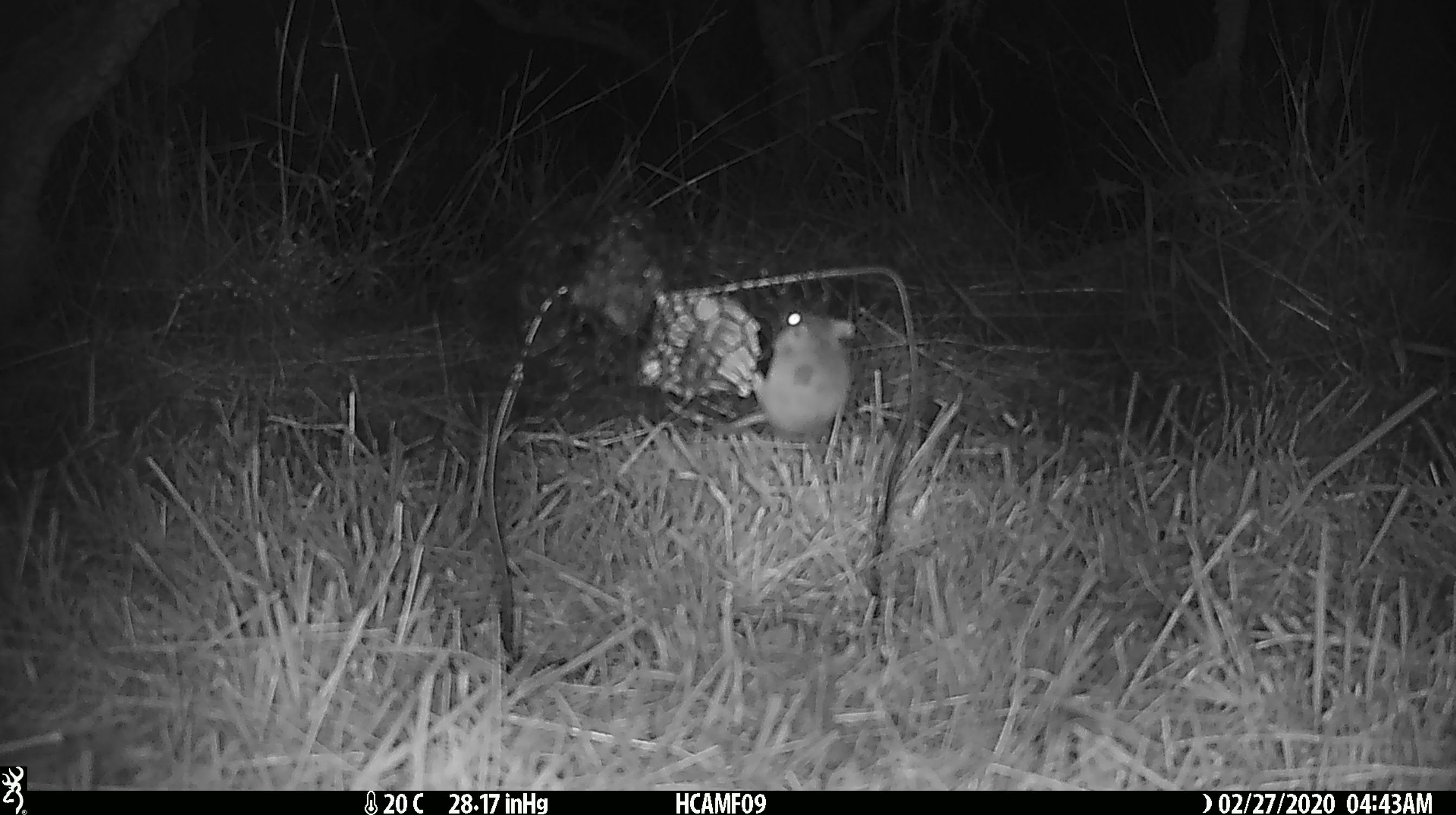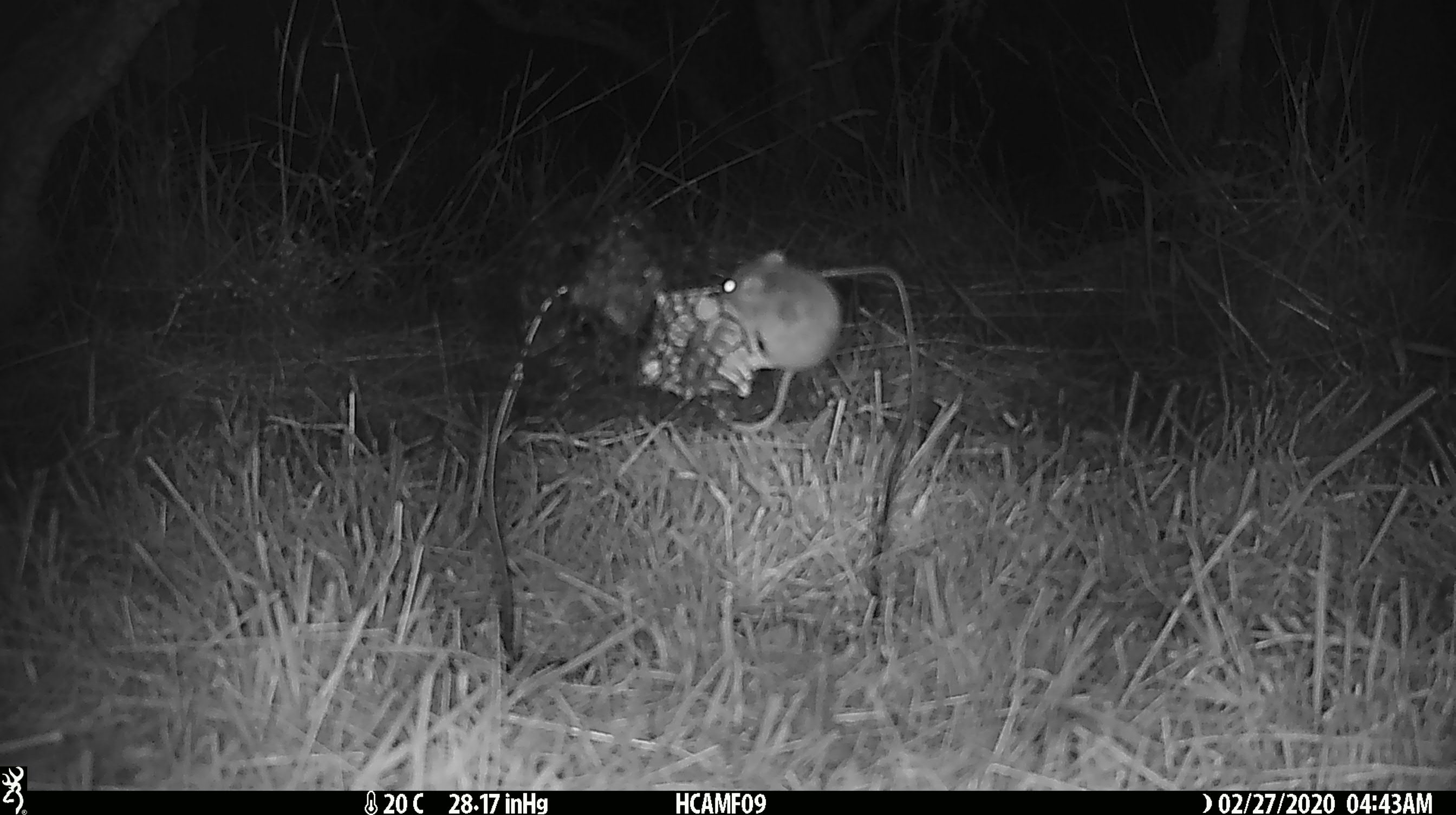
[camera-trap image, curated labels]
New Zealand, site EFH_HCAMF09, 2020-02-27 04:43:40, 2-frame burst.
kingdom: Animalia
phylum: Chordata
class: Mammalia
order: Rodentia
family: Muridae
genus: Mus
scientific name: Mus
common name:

EXERCISE PROMPT:
Go through the entries and retype each one exactly, skipping any image.

OUTPUT OF THE TASK:
[camera-trap image, curated labels]
New Zealand, site EFH_HCAMF09, 2020-02-27 04:43:40, 2-frame burst.
kingdom: Animalia
phylum: Chordata
class: Mammalia
order: Rodentia
family: Muridae
genus: Mus
scientific name: Mus
common name:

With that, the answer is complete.